Il problema però è che questo sistema per definire il costo di un bene o di un servizio utilizza moltissimo i dati personali, dedotti dalle ricerche che facciamo in rete, dai nostri acquisti e pagamenti, dai quotidiani che leggiamo, e dai cookies che lasciamo online quando navighiamo. «In questo modo il singolo consumatore è categorizzato in una fascia di consumo. E se uno, per caso, finisce in una fascia più alta pagherà sempre di più, non solo in alta stagione», dichiara Cambini.
Secondo uno studio di Federprivacy, l’Associazione italiana dei professionisti della privacy e della protezione dei dati, i prezzi applicati da alcuni siti possono aumentare anche del 30% attraverso il Dynamic Pricing, che determina prezzi “su misura” in base al grado di interesse e alla capacità di spesa dei potenziali acquirenti.
Questa strategia aumenta i margini delle società, ma può ritorcersi loro contro, come nel caso di Booking, multata nel 2017 dall’Autorità Garante della Concorrenza e del Mercato per pratiche commerciali scorrette.
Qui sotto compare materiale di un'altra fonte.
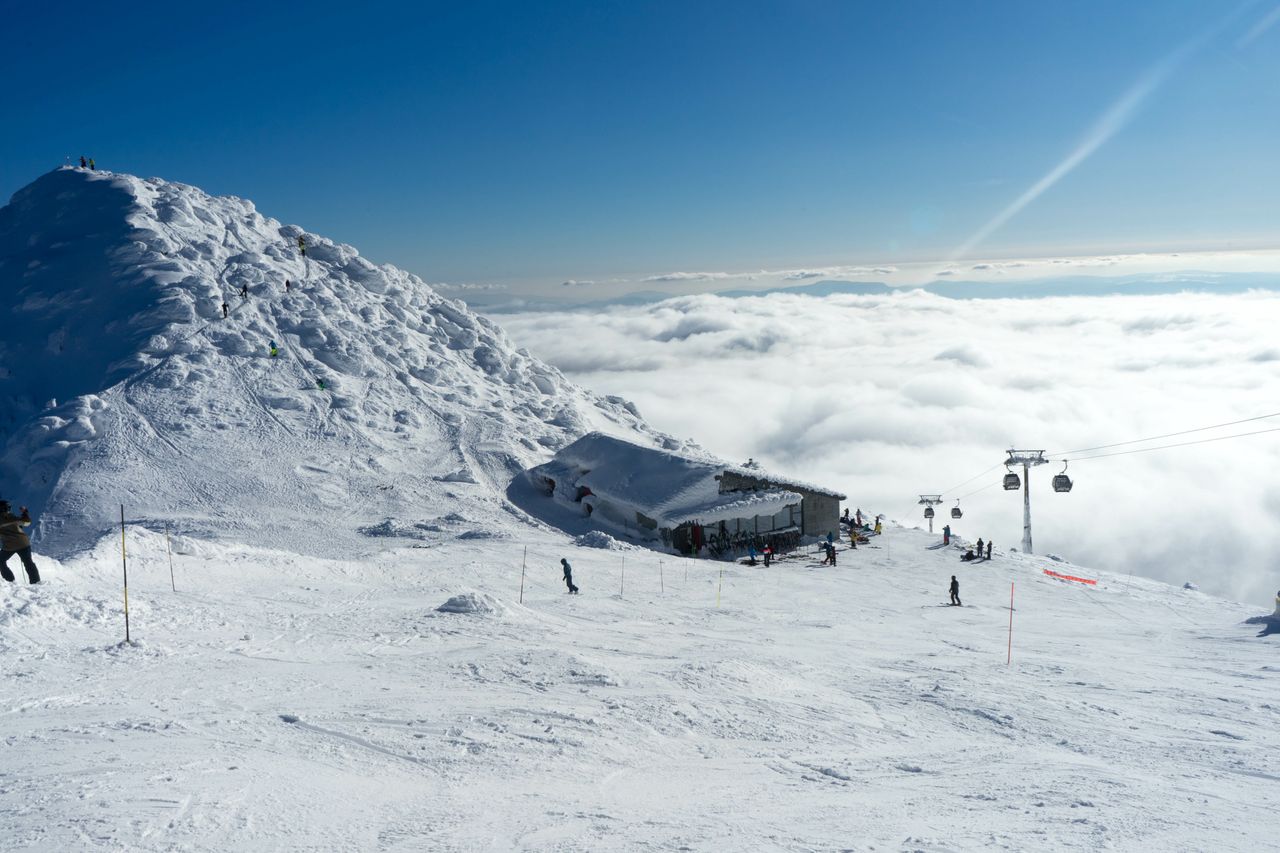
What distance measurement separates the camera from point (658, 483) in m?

Più dibattuto il caso di TicketMaster, al centro di dure proteste dei fan quando i prezzi del biglietto del concerto di Bruce Springsteen in Italia sono raddoppiati rispetto al valore nominale. La società non ha fatto dietrofont, ma gli artisti sì: Robert Smith, il cantante dei Cure, ha fatto rimborsare i costi di servizio ai fan, mentre Taylor Swift non ha rinnovato il contratto con Ticketmaster per il suo tour Era.
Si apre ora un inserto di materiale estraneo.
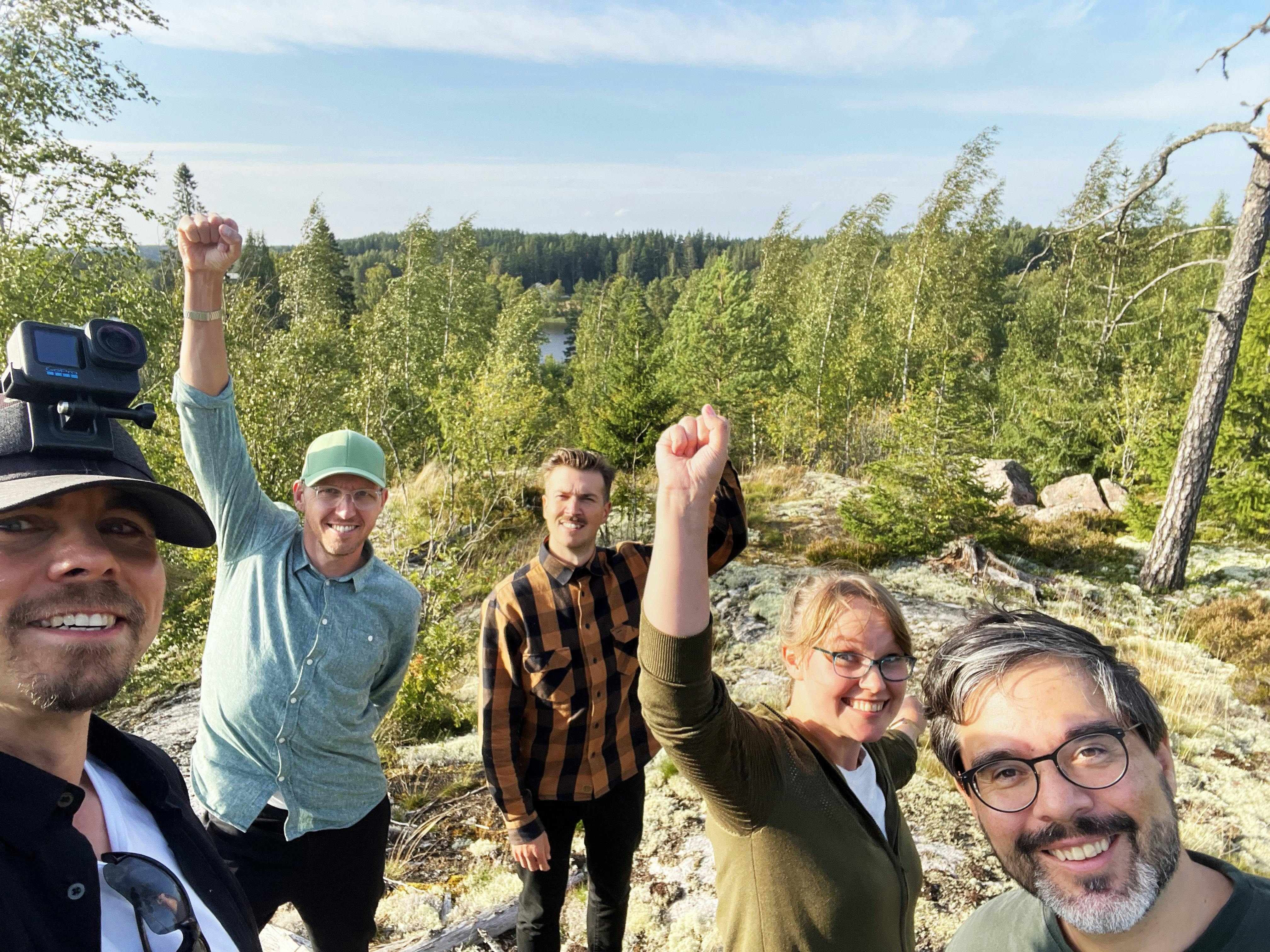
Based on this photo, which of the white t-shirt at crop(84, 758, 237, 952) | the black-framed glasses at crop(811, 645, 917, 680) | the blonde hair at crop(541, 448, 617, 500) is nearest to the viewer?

È lecito chiedersi se sia etico fare pagare uno stesso bene in modi diversi, a rischio di possibili discriminazioni. Per esempio, capita che gli host di Airbnb in certi Paesi facciano pagare di più le persone non bianche. E allora: il Dynamic Pricing favorisce la concorrenza, consentendo ai consumatori di confrontare i prezzi e comprare a meno, o li danneggia? «Nel normale gioco competitivo, tutte le aziende abbassano le tariffe per accaparrarsi più clienti» sottolinea Cambini. «Quando a fissare i prezzi però è il medesimo software, che viene comprato da tutte le compagnie aeree, le dinamiche di decisione dei prezzi risultano identiche. Quindi, chi è profilato in un dato modo immancabilmente si ritrova con lo stesso prezzo dovunque». Il risultato? Chi compra più spesso voli aerei ed è profilato come un viaggiatore business (con una minore flessibilità sui giorni di partenza/arrivo) in base alla personalizzazione dell’offerta calcolata dal software non troverà mai offerte sotto una certa soglia.
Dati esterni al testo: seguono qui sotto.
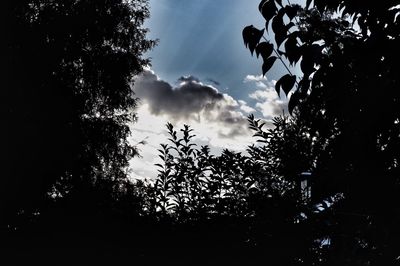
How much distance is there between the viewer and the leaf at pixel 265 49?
2.12m

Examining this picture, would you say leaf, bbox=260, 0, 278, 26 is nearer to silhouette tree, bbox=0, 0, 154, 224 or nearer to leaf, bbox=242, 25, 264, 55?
leaf, bbox=242, 25, 264, 55

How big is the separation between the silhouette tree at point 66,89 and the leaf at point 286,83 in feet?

Cosa si può fare dunque per difendersi? Ad intervenire dovrebbero essere gli organismi di controllo pubblici, i quali però agiscono quasi sempre solo su elementi parziali della definizione del prezzo. Per esempio, l’Autorità di regolazione dei trasporti di cui Cambini ha fatto parte, ha potuto fissare il costo per l’uso della rete ferroviaria, non quello dei biglietti. Nel caos dei voli gli organismi preposti potrebbero raccogliere i prezzi delle tratte e osservare se vengono gonfiati, ma non è chiaro se ciò sia autorizzato dalla legge. Sono i privati, allora, che devono pensare come difendersi. Le armi disponibili si chiamano confronto e monitoraggio dei prezzi online, acquisti in momenti diversi, per sfruttare temporanei cali della domanda, utilizzo di VPN o modalità di navigazione in incognito, per evitare offerte ad personam. «Purtroppo, per competenze informatiche di base, gli italiani sono tra gli ultimi nell’Unione europea e più del 95% accetta tutti i cookies o non setta meccanismi di privacy» constata Cambini. La speranza quindi è che una tutela arrivi dalle nuove direttive Ue Digital Services Act e Digital Market Act, finalizzate a limitare l’uso dei nostri dati da parte delle imprese. Perché la verità è che, se un tempo nei negozi si diceva customer is king, il cliente è il re, nell’era degli acquisti online contro gli algoritmi il singolo non ha alcun potere negoziale.